Guantanamo, la legge dei vincitori

 

 

Goffredo Buccini



Inginocchiati durante un’ispezione, incatenati nelle loro tute arancioni. Con mascherine azzurre sulla bocca, cuffie sulle orecchie, occhiali schermati con nastro adesivo. Davanti alle gabbie, quelle loro gabbie da nemmeno due metri per tre che viste nell’insieme sembrano un pollaio gestito da un sadico — fatte di travi e lamiere, cemento e filo spinato, esposte alla pioggia e al vento dei Tropici. Le barbe rasate a zero: per igiene, dicono i comandanti militari del campo; per umiliarli nella loro religione, replicano i difensori dei diritti umani di mezzo mondo.

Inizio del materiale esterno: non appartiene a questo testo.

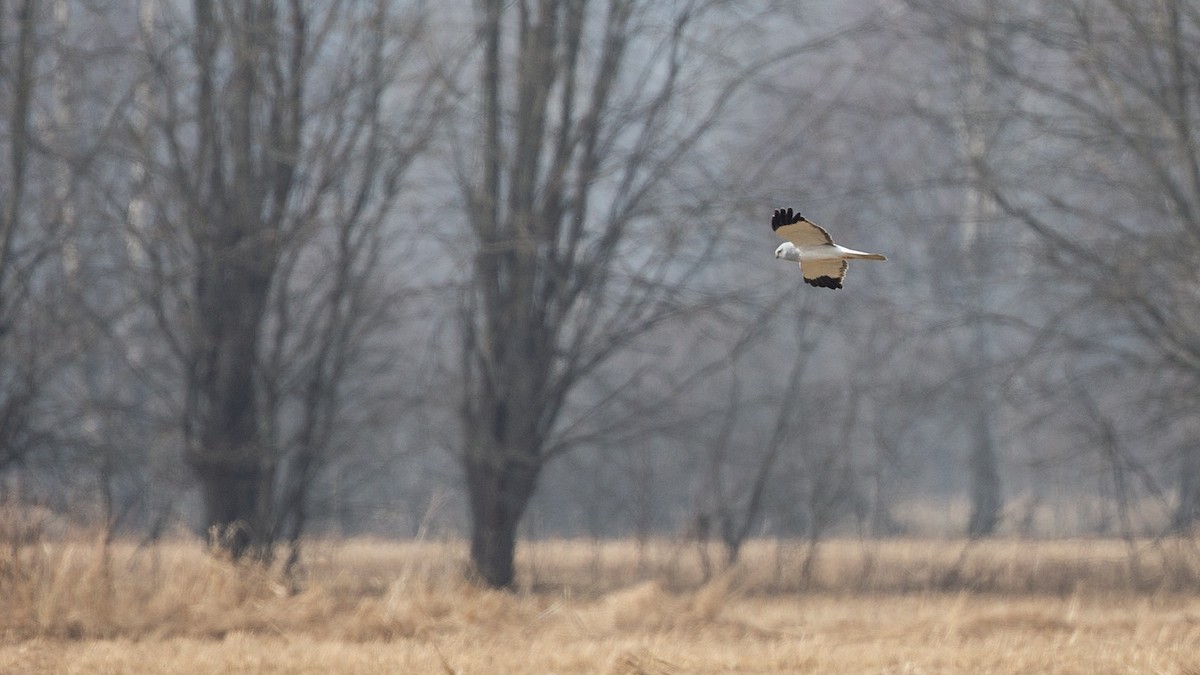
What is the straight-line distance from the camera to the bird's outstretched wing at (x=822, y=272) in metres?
4.50

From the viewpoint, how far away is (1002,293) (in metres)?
29.8

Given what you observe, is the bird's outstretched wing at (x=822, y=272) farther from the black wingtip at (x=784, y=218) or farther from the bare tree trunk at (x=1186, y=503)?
the bare tree trunk at (x=1186, y=503)

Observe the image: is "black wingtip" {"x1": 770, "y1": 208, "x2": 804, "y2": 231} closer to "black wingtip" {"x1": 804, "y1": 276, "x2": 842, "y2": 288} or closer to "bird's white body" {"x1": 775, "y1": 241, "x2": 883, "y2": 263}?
"bird's white body" {"x1": 775, "y1": 241, "x2": 883, "y2": 263}

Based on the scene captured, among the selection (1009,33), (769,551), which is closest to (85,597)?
(1009,33)

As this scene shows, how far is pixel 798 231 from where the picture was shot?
4.50m

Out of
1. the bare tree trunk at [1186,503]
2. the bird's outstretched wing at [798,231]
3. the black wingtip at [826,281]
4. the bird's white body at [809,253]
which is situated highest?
the bird's outstretched wing at [798,231]

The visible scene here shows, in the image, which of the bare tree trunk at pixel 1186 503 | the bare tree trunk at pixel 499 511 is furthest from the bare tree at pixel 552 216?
the bare tree trunk at pixel 1186 503

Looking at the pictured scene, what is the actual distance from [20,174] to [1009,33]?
8308mm

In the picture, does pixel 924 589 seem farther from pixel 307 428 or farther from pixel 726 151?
pixel 307 428

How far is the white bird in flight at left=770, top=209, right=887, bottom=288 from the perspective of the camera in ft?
14.4

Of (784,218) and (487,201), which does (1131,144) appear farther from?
(784,218)

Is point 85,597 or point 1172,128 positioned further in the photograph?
point 1172,128

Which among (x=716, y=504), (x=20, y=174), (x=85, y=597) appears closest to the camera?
(x=85, y=597)

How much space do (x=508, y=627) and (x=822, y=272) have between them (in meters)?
5.26
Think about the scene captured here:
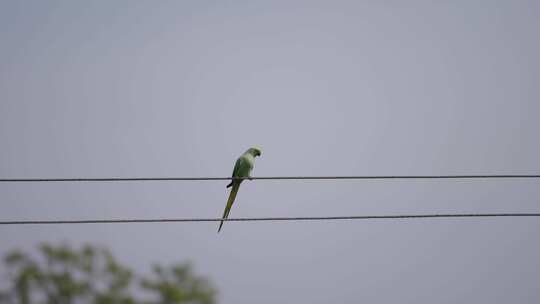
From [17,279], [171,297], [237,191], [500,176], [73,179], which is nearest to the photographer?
[73,179]

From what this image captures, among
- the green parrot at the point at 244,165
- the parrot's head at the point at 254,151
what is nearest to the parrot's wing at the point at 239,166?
the green parrot at the point at 244,165

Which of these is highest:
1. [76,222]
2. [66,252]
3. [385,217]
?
[66,252]

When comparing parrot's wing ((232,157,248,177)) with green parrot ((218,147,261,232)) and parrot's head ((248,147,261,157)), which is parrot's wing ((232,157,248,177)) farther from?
parrot's head ((248,147,261,157))

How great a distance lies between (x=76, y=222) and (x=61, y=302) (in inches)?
745

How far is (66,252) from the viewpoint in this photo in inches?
902

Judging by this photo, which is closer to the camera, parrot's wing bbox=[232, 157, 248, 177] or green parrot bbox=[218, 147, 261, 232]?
green parrot bbox=[218, 147, 261, 232]

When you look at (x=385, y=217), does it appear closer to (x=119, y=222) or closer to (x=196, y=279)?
(x=119, y=222)

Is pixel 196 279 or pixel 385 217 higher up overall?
pixel 196 279

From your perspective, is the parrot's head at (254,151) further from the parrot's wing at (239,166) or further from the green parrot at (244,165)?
the parrot's wing at (239,166)

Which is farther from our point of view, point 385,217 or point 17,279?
point 17,279

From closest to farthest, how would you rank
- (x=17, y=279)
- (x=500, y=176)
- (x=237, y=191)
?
(x=500, y=176) < (x=237, y=191) < (x=17, y=279)

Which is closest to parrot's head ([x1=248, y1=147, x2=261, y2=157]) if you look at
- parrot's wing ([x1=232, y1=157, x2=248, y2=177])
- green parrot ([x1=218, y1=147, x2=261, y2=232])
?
green parrot ([x1=218, y1=147, x2=261, y2=232])

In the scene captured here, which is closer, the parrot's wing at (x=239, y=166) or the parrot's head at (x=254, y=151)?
the parrot's wing at (x=239, y=166)

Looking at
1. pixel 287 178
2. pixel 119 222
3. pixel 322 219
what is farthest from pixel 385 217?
pixel 119 222
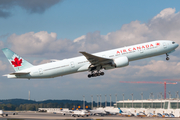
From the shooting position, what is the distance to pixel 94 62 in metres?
56.6

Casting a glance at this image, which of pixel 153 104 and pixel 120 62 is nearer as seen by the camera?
pixel 120 62

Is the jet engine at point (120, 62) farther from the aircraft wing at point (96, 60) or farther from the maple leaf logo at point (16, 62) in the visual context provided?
the maple leaf logo at point (16, 62)

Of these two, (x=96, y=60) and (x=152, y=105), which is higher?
(x=96, y=60)

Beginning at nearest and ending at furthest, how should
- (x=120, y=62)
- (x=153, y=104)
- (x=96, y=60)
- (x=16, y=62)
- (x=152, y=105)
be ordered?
(x=120, y=62) < (x=96, y=60) < (x=16, y=62) < (x=152, y=105) < (x=153, y=104)

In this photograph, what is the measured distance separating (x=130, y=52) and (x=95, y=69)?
9.23 meters

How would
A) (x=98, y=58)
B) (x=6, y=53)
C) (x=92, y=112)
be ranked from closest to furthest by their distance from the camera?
(x=98, y=58) → (x=6, y=53) → (x=92, y=112)

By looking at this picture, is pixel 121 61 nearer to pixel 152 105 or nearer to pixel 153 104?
pixel 152 105

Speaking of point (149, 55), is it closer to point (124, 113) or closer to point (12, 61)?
point (12, 61)

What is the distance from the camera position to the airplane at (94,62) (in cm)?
5569

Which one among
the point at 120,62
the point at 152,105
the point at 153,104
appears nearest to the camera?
the point at 120,62

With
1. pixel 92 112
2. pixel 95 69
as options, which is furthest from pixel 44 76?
pixel 92 112

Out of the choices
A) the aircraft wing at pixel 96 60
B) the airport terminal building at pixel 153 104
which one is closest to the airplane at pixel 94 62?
the aircraft wing at pixel 96 60

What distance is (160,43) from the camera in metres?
58.3

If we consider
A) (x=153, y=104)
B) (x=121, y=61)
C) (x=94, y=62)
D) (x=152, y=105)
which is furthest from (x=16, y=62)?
(x=153, y=104)
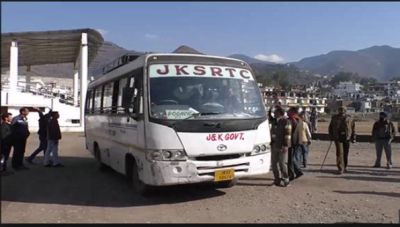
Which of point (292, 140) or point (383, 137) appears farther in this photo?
point (383, 137)

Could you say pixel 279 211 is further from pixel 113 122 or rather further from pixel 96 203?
pixel 113 122

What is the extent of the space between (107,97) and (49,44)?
82.8 ft

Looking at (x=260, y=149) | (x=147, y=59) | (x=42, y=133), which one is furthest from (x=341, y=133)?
(x=42, y=133)

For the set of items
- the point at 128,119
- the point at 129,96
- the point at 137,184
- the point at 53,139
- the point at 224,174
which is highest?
the point at 129,96

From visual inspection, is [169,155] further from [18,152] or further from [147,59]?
[18,152]

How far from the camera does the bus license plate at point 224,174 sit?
8484 mm

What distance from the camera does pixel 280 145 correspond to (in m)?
10.2

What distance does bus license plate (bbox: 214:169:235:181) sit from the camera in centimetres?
848

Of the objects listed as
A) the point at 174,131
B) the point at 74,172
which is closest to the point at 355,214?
the point at 174,131

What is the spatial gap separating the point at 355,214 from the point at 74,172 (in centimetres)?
804

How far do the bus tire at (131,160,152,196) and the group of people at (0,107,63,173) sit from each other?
9.91 ft

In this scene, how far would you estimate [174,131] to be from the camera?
825cm

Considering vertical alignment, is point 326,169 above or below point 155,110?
below

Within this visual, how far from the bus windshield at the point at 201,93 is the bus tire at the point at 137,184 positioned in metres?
1.49
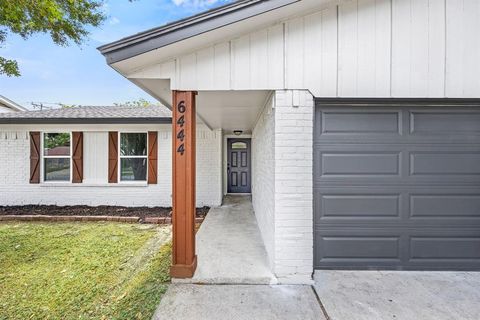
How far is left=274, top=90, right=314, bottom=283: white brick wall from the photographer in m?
2.97

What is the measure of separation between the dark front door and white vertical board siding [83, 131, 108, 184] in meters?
4.06

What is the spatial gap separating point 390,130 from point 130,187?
6.56 metres

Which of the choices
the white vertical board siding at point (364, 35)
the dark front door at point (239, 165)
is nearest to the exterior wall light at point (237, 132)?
the dark front door at point (239, 165)

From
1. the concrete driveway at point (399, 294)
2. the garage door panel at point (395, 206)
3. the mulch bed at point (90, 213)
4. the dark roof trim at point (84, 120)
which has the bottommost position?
the concrete driveway at point (399, 294)

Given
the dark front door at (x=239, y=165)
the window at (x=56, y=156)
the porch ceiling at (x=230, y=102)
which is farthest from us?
the dark front door at (x=239, y=165)

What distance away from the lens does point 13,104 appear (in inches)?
496

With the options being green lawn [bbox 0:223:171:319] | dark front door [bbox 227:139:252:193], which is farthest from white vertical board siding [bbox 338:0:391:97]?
dark front door [bbox 227:139:252:193]

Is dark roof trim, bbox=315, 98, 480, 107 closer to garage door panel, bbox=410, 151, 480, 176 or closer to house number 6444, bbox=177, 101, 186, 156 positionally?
garage door panel, bbox=410, 151, 480, 176

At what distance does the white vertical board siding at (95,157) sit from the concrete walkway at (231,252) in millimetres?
3524

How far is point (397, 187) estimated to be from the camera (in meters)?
3.18

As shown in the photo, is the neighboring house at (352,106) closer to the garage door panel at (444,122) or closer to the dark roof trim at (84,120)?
Result: the garage door panel at (444,122)

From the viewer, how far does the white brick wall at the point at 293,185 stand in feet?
9.76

Quel mondo che aveva guardato in lacrime le foto e le immagini dell’11 settembre, delle Torri che crollavano, dell’infamia contro la civiltà, e che adesso scopre queste altre foto, le prime uscite da Camp X-Ray, Campo raggi x, la galera a cielo aperto che gli Stati Uniti hanno attrezzato nella base di Guantanamo, il loro storico avamposto nell’isola di Cuba. Sono 110, per ora, i prigionieri catturati nei cento giorni della guerra d’Afghanistan e trasportati qui dalla base aerea di Kandahar con un volo di 27 ore, bendati, imbavagliati, legati e imbottiti di sedativi sui cargo C-17 dell’aviazione a stelle e strisce. Sono talebani, e forse militanti di Al Qaeda, ma nessuno può dirlo con certezza perché non se ne conoscono i nomi e non esistono accuse formali.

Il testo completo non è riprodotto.